In the skies over Tateyama, there seems to be no end to the minor Pillars that Miko is fighting. They come by the handfuls, the tens, the hundreds and finally assemble into a new massive kind of Pillar. Miko is trapped inside, in what seems to be a clockwork labyrinth. As that manifests, the people on the ground scatter and panic, much to Sono’s chagrin. Things get even harder for her as her pregnant coworker collapses because the baby is coming now.

And that seems as good a place as any to cut the episode.

This has been one of the better episodes of the show so far, honestly. We got some actual world-building around Claudia and Azu, some real emotional moments with Sono and with the valkyrie that Amatsuka gave her life to rescue, and even a little flying action. It’s far from great, but it is at least scrambling and trying to give us a decent show.

One of the big problems seems to be that I’m not sure what the tone of the show as a whole is. It mixed in a lot of very light stuff early, but is not trying to skew heavy. And it’s not that you can’t do that. I actually think it’s important for shows, even mostly serious shows, to know how to make the audience laugh now and again.

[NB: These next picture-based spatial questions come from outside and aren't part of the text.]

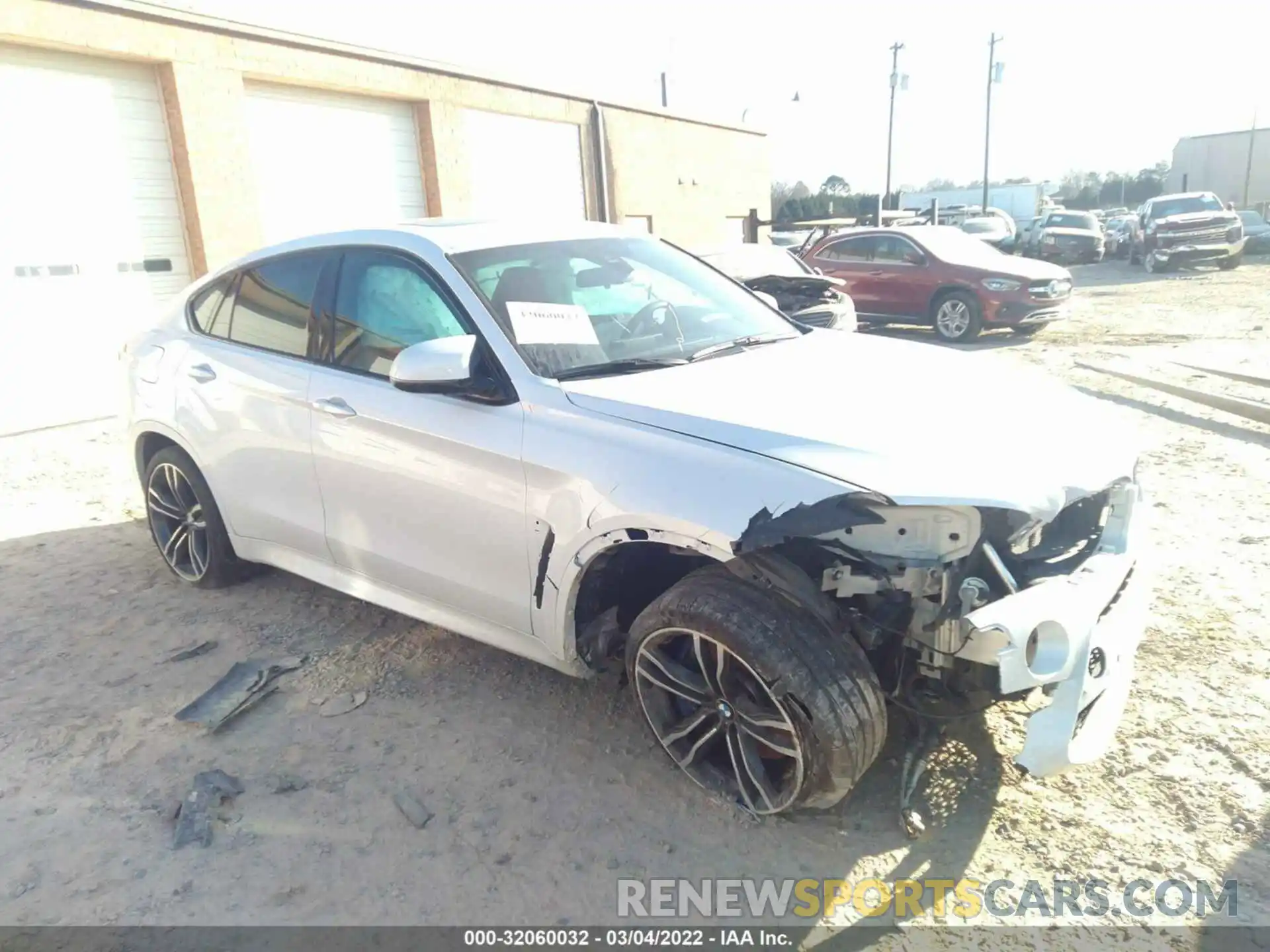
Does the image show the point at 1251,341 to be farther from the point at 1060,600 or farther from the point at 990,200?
the point at 990,200

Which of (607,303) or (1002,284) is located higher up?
(607,303)

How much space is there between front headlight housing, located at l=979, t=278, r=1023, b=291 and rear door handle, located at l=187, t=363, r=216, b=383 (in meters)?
10.3

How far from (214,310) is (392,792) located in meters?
2.56

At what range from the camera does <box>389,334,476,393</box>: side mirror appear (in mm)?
2893

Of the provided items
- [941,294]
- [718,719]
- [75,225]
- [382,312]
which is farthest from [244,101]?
[718,719]

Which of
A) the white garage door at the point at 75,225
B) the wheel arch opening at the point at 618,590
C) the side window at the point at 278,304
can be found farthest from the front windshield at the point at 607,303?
the white garage door at the point at 75,225

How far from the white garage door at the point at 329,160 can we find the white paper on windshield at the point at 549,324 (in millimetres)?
7634

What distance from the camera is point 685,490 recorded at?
256cm

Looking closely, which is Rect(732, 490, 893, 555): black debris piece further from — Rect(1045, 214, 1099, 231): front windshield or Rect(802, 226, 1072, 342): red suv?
Rect(1045, 214, 1099, 231): front windshield

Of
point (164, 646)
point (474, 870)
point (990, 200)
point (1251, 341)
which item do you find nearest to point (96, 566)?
point (164, 646)

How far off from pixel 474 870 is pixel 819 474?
151 cm

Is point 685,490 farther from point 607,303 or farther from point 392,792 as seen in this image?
point 392,792

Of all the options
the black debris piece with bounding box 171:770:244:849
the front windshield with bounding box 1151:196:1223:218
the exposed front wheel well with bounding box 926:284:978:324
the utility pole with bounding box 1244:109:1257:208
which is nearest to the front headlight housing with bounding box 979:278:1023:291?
the exposed front wheel well with bounding box 926:284:978:324

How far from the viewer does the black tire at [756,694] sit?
250 cm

To see people smile or have fun. But the good and fitting humor in this would be things like the sequence a couple episodes ago where Claudia got the horrible excessive fish dish from the mess hall and actually cleaned her plate to everyone else’s shock, and less so other elements that don’t feel like they fit in a serious world of warfare. I’m trying to not let Episode 4 continue to throw me for a loop here, but there is that spirit of zany nonsense that’s hard to forget.

There’s not much to do now except to see where the resolution of the current arc and the finale take us.